== Passage given

I know for a fact that a mans inability (or what he feels to be an inability) to provide damages his moods almost always. Men are defined by who they are, how much they make, and what they do. If they feel they aren't providing they can become depressed and angry. BUT, it does not give them the reason to lash out at their spouse who is trying to understand what their going through and trying to make things better. How a man deals with his anger is up to him. Name calling, blaming, yelling, cursing all of these things are unnecessary and though I've been guilty of doing those things I know I have no RIGHT to display that kind of behavior. Fallen I know how it feels to have knots in your stomach and tip toeing, walking on egg shells and doing everything you can NOT to make your husband mad. the truth is with some ppl it doesn't matter, they will always find something to complain about or get upset over.

Talk to him and make sure he understands no matter WHAT he may be going through you have the RIGHT to be respected. How he handles handles his anger is up to him. It didnt work for me because my husband didnt think he was wrong and still doesn't but it's worked for others!


----------



## angryandfrustrated (Sep 12, 2009)

Are we wrong for needing apologies? Should we except a following positive behavior as an apology? I just feel like I cant let go like I should be able to, but at the same time I feel like I deserve an apology. What are everyone's opinions on that?


----------



## QuitaBee (Aug 11, 2009)

angryandfrustrated said:


> Are we wrong for needing apologies? Should we except a following positive behavior as an apology? I just feel like I cant let go like I should be able to, but at the same time I feel like I deserve an apology. What are everyone's opinions on that?

====
== Data provided

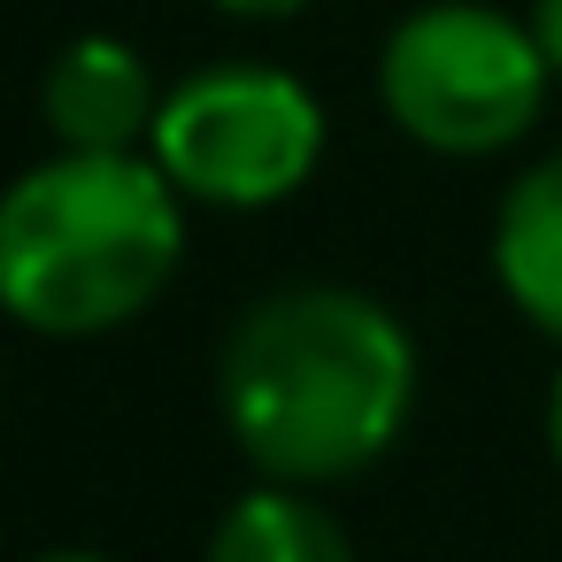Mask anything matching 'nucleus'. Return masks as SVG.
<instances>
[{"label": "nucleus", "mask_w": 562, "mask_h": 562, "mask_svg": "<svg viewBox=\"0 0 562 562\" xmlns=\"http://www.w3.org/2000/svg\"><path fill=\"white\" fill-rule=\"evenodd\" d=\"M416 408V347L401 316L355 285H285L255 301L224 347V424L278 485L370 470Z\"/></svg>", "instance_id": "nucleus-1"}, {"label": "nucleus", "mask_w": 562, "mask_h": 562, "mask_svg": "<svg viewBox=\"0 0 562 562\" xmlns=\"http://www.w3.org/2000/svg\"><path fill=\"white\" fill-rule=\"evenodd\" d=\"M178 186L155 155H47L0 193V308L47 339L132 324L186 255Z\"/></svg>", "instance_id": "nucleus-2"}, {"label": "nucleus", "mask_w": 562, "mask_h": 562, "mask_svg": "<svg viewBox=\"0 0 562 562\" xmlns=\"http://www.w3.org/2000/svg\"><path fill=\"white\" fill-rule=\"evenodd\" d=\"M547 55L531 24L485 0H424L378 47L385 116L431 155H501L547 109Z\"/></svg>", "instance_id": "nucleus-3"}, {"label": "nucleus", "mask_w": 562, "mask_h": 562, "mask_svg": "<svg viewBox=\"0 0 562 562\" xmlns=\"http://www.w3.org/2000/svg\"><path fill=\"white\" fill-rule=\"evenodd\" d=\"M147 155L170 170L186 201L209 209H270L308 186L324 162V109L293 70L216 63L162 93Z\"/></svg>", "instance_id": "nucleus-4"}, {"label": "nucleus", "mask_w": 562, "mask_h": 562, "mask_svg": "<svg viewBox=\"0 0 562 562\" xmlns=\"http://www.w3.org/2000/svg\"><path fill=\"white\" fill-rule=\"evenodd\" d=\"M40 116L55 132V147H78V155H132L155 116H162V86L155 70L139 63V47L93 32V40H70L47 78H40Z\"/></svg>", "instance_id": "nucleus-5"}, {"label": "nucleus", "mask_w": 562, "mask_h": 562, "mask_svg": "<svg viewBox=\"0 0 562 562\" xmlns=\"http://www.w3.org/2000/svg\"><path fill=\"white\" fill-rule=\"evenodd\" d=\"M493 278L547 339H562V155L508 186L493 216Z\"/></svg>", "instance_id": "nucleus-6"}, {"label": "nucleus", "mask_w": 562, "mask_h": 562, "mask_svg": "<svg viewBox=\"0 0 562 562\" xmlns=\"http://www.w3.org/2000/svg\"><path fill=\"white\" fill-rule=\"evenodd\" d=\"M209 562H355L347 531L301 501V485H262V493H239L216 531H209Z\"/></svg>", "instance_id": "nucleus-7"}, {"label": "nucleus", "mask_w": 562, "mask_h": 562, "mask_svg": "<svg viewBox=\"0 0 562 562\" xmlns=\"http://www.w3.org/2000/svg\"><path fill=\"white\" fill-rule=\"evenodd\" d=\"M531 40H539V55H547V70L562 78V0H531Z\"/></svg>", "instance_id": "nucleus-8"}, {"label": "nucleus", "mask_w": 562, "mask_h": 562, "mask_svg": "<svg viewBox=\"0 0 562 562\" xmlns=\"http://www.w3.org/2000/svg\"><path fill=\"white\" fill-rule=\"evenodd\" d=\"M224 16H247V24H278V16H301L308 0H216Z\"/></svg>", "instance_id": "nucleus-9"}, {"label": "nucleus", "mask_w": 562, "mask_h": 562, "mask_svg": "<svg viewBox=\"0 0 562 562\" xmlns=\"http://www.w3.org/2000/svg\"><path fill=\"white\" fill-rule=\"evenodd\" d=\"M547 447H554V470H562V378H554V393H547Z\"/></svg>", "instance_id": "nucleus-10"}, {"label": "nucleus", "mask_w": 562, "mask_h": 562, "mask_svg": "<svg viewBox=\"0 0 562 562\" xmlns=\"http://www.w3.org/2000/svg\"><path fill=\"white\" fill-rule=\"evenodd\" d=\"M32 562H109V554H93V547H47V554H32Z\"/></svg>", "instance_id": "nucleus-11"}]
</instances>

====

In the forum thread, what three things does the first post say men are defined by?

→ **Result below**: Who they are, how much they make, and what they do.